(Required action):
These entries must be printed again exactly as they are.

(Dataset records):
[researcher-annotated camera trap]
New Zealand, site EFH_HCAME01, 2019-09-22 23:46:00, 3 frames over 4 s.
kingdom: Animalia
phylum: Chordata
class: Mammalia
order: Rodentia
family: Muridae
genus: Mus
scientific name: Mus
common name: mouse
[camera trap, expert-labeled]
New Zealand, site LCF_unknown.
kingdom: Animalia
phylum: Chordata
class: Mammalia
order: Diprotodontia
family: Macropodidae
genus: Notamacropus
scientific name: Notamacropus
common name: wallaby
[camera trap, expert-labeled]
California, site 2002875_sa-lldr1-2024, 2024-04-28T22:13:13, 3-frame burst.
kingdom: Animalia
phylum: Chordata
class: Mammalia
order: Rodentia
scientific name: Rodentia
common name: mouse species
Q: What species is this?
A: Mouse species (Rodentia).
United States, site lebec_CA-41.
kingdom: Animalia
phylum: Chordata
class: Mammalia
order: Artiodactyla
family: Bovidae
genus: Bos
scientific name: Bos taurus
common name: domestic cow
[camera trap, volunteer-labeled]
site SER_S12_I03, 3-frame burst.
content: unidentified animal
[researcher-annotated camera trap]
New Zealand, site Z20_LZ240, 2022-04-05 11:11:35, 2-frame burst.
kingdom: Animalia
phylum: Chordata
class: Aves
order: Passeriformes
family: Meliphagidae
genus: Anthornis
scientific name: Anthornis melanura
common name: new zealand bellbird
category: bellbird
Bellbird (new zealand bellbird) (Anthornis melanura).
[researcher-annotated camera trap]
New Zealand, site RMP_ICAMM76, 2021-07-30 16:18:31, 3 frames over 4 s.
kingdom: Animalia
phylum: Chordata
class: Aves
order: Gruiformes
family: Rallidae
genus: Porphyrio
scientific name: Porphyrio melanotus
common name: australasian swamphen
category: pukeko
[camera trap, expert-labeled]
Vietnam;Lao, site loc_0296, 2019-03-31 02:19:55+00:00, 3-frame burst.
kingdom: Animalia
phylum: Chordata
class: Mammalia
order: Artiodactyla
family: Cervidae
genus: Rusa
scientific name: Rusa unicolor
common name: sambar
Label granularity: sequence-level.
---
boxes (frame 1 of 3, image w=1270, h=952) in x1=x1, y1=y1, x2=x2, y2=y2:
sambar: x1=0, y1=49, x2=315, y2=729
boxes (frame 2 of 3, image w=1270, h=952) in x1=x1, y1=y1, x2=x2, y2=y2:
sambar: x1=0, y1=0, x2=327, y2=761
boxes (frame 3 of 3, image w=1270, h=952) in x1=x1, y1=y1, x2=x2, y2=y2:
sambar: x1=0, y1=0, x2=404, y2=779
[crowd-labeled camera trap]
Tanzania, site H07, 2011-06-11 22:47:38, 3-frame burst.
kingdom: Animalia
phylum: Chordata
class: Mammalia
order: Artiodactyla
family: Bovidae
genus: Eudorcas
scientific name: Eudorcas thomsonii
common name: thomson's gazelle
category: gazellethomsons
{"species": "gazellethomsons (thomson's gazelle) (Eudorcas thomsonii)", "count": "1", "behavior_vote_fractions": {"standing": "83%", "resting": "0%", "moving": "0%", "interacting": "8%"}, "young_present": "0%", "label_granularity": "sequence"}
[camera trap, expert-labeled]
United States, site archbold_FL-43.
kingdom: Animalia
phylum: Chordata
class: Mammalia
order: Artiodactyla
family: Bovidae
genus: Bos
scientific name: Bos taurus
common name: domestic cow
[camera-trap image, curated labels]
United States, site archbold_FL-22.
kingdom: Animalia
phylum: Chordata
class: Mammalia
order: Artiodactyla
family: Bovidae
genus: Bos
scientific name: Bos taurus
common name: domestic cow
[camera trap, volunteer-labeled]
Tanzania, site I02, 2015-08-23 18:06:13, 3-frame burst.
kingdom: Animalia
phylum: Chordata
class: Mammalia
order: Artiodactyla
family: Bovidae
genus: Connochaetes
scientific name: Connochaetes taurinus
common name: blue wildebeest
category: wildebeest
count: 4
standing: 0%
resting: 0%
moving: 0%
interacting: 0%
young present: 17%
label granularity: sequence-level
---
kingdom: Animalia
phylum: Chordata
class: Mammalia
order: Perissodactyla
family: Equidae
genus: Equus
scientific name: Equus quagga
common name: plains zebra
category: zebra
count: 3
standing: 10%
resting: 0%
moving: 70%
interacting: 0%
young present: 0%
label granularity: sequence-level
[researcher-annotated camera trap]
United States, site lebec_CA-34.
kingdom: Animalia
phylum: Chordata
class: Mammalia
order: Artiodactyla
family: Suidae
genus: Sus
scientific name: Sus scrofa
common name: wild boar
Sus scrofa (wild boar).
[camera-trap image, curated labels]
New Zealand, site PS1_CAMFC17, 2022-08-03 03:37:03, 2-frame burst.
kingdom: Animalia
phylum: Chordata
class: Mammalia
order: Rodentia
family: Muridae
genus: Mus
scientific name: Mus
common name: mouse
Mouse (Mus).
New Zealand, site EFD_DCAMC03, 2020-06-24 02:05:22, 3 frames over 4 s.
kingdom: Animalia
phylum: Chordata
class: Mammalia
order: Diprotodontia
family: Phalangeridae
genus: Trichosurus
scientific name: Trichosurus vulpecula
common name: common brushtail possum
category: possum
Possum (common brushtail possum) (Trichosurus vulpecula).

(Reply):
[researcher-annotated camera trap]
New Zealand, site EFH_HCAME01, 2019-09-22 23:46:00, 3 frames over 4 s.
kingdom: Animalia
phylum: Chordata
class: Mammalia
order: Rodentia
family: Muridae
genus: Mus
scientific name: Mus
common name: mouse
[camera trap, expert-labeled]
New Zealand, site LCF_unknown.
kingdom: Animalia
phylum: Chordata
class: Mammalia
order: Diprotodontia
family: Macropodidae
genus: Notamacropus
scientific name: Notamacropus
common name: wallaby
[camera trap, expert-labeled]
California, site 2002875_sa-lldr1-2024, 2024-04-28T22:13:13, 3-frame burst.
kingdom: Animalia
phylum: Chordata
class: Mammalia
order: Rodentia
scientific name: Rodentia
common name: mouse species
Q: What species is this?
A: Mouse species (Rodentia).
United States, site lebec_CA-41.
kingdom: Animalia
phylum: Chordata
class: Mammalia
order: Artiodactyla
family: Bovidae
genus: Bos
scientific name: Bos taurus
common name: domestic cow
[camera trap, volunteer-labeled]
site SER_S12_I03, 3-frame burst.
content: unidentified animal
[researcher-annotated camera trap]
New Zealand, site Z20_LZ240, 2022-04-05 11:11:35, 2-frame burst.
kingdom: Animalia
phylum: Chordata
class: Aves
order: Passeriformes
family: Meliphagidae
genus: Anthornis
scientific name: Anthornis melanura
common name: new zealand bellbird
category: bellbird
Bellbird (new zealand bellbird) (Anthornis melanura).
[researcher-annotated camera trap]
New Zealand, site RMP_ICAMM76, 2021-07-30 16:18:31, 3 frames over 4 s.
kingdom: Animalia
phylum: Chordata
class: Aves
order: Gruiformes
family: Rallidae
genus: Porphyrio
scientific name: Porphyrio melanotus
common name: australasian swamphen
category: pukeko
[camera trap, expert-labeled]
Vietnam;Lao, site loc_0296, 2019-03-31 02:19:55+00:00, 3-frame burst.
kingdom: Animalia
phylum: Chordata
class: Mammalia
order: Artiodactyla
family: Cervidae
genus: Rusa
scientific name: Rusa unicolor
common name: sambar
Label granularity: sequence-level.
---
boxes (frame 1 of 3, image w=1270, h=952) in x1=x1, y1=y1, x2=x2, y2=y2:
sambar: x1=0, y1=49, x2=315, y2=729
boxes (frame 2 of 3, image w=1270, h=952) in x1=x1, y1=y1, x2=x2, y2=y2:
sambar: x1=0, y1=0, x2=327, y2=761
boxes (frame 3 of 3, image w=1270, h=952) in x1=x1, y1=y1, x2=x2, y2=y2:
sambar: x1=0, y1=0, x2=404, y2=779
[crowd-labeled camera trap]
Tanzania, site H07, 2011-06-11 22:47:38, 3-frame burst.
kingdom: Animalia
phylum: Chordata
class: Mammalia
order: Artiodactyla
family: Bovidae
genus: Eudorcas
scientific name: Eudorcas thomsonii
common name: thomson's gazelle
category: gazellethomsons
{"species": "gazellethomsons (thomson's gazelle) (Eudorcas thomsonii)", "count": "1", "behavior_vote_fractions": {"standing": "83%", "resting": "0%", "moving": "0%", "interacting": "8%"}, "young_present": "0%", "label_granularity": "sequence"}
[camera trap, expert-labeled]
United States, site archbold_FL-43.
kingdom: Animalia
phylum: Chordata
class: Mammalia
order: Artiodactyla
family: Bovidae
genus: Bos
scientific name: Bos taurus
common name: domestic cow
[camera-trap image, curated labels]
United States, site archbold_FL-22.
kingdom: Animalia
phylum: Chordata
class: Mammalia
order: Artiodactyla
family: Bovidae
genus: Bos
scientific name: Bos taurus
common name: domestic cow
[camera trap, volunteer-labeled]
Tanzania, site I02, 2015-08-23 18:06:13, 3-frame burst.
kingdom: Animalia
phylum: Chordata
class: Mammalia
order: Artiodactyla
family: Bovidae
genus: Connochaetes
scientific name: Connochaetes taurinus
common name: blue wildebeest
category: wildebeest
count: 4
standing: 0%
resting: 0%
moving: 0%
interacting: 0%
young present: 17%
label granularity: sequence-level
---
kingdom: Animalia
phylum: Chordata
class: Mammalia
order: Perissodactyla
family: Equidae
genus: Equus
scientific name: Equus quagga
common name: plains zebra
category: zebra
count: 3
standing: 10%
resting: 0%
moving: 70%
interacting: 0%
young present: 0%
label granularity: sequence-level
[researcher-annotated camera trap]
United States, site lebec_CA-34.
kingdom: Animalia
phylum: Chordata
class: Mammalia
order: Artiodactyla
family: Suidae
genus: Sus
scientific name: Sus scrofa
common name: wild boar
Sus scrofa (wild boar).
[camera-trap image, curated labels]
New Zealand, site PS1_CAMFC17, 2022-08-03 03:37:03, 2-frame burst.
kingdom: Animalia
phylum: Chordata
class: Mammalia
order: Rodentia
family: Muridae
genus: Mus
scientific name: Mus
common name: mouse
Mouse (Mus).
New Zealand, site EFD_DCAMC03, 2020-06-24 02:05:22, 3 frames over 4 s.
kingdom: Animalia
phylum: Chordata
class: Mammalia
order: Diprotodontia
family: Phalangeridae
genus: Trichosurus
scientific name: Trichosurus vulpecula
common name: common brushtail possum
category: possum
Possum (common brushtail possum) (Trichosurus vulpecula).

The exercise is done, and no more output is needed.